Problem description: Exact copy, no pictures: return all the records as they stand.

The data:
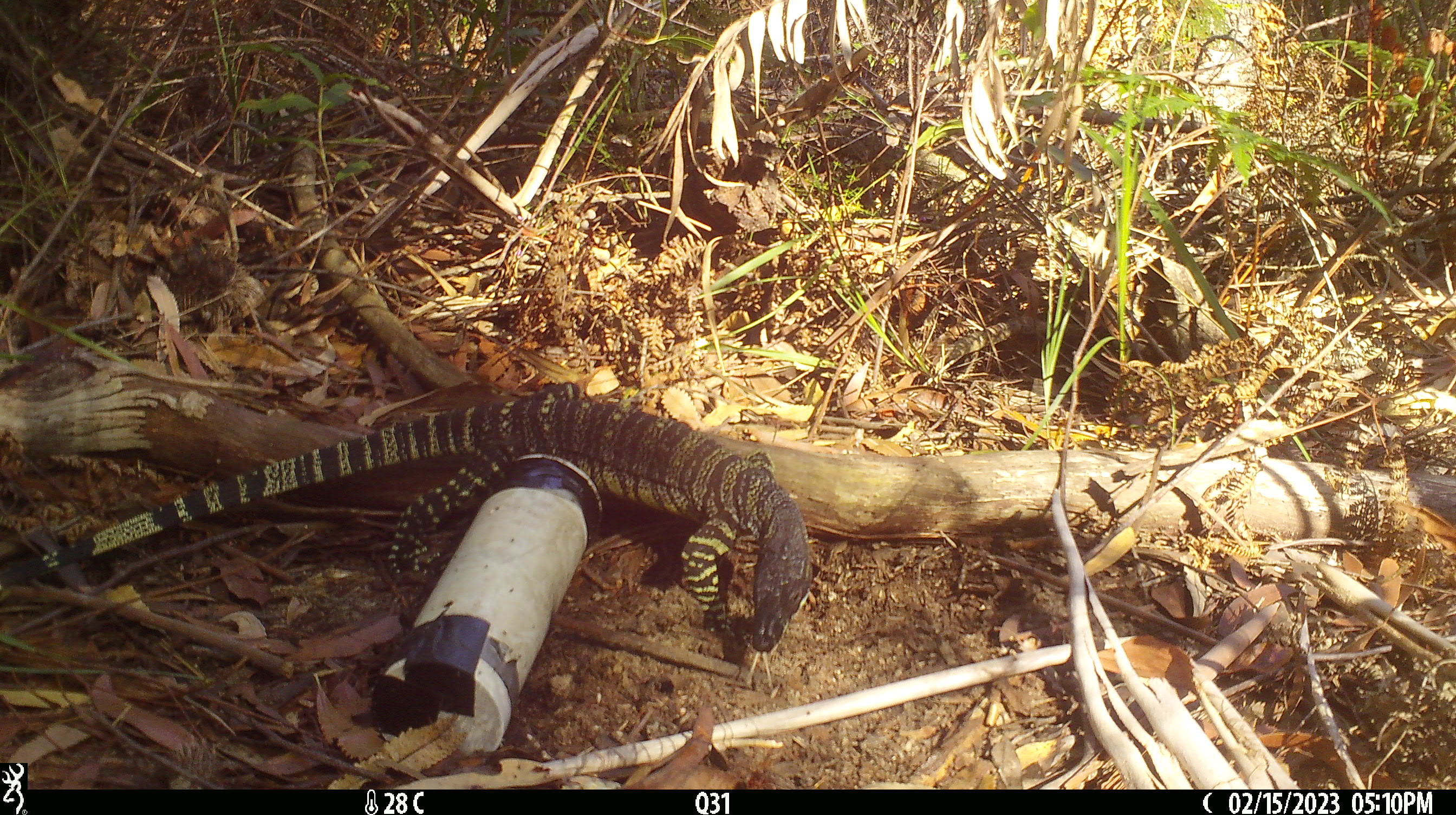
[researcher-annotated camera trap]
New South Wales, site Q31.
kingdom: Animalia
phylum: Chordata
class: Reptilia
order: Squamata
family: Varanidae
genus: Varanus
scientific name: Varanus varius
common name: lace monitor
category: goanna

Exercise answer:
[researcher-annotated camera trap]
New South Wales, site Q31.
kingdom: Animalia
phylum: Chordata
class: Reptilia
order: Squamata
family: Varanidae
genus: Varanus
scientific name: Varanus varius
common name: lace monitor
category: goanna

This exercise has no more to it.